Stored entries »
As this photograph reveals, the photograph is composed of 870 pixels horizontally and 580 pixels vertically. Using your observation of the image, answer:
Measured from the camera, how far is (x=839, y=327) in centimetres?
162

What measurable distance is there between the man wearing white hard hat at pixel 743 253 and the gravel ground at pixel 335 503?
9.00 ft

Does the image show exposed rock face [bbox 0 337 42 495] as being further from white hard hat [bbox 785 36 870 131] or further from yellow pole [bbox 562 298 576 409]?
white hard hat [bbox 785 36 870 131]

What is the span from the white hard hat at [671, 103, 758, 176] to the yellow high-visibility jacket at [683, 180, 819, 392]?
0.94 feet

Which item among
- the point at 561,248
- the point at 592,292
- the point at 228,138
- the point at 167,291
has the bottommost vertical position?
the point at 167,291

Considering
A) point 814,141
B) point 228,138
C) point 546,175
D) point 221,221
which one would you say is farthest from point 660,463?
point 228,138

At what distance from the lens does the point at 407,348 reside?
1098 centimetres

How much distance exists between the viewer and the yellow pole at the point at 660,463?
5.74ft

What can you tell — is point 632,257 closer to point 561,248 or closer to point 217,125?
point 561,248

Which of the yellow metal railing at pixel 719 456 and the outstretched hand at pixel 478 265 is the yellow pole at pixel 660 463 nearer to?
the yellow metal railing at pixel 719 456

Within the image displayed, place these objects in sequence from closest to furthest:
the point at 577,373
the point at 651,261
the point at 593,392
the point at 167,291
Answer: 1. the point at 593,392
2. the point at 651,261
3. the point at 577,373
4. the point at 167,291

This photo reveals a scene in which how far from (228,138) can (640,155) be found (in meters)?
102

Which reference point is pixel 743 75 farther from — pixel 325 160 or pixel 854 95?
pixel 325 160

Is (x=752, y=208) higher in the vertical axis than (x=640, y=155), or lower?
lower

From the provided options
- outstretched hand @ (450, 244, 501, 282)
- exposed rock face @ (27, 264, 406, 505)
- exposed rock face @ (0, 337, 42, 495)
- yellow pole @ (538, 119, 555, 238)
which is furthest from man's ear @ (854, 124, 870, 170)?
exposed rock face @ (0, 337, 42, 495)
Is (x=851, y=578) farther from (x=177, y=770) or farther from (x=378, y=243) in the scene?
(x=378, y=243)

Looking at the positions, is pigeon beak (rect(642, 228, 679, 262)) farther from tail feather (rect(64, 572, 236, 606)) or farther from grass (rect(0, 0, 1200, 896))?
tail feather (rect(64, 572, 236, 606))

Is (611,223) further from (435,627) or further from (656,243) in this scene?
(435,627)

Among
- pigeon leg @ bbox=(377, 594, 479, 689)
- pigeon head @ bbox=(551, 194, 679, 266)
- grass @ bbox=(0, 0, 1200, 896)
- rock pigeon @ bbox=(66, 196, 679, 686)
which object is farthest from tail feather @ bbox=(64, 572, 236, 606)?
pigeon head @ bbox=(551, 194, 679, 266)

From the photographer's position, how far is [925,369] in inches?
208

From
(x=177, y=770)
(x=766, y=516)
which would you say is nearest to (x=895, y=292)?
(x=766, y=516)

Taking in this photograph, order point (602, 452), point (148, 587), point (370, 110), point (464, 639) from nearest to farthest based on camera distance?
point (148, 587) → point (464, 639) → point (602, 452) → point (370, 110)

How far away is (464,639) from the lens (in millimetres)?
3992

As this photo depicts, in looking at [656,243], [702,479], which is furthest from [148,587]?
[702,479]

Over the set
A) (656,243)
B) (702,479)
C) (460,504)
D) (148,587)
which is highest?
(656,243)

Goal » Rewrite the part of the material that opens with the line containing "How far away" and runs through the end of the material, requests included. Shift every number in the answers, both the distance and the coordinates, up by 29.

Response to this exercise »
How far away is (464,639) from the lens (in millimetres)?
4021

As this photo depicts, in looking at [656,243], [702,479], which is furthest from [148,587]?
[731,508]

Over the set
A) (656,243)
B) (702,479)
C) (460,504)
D) (148,587)
which is highest?
(685,272)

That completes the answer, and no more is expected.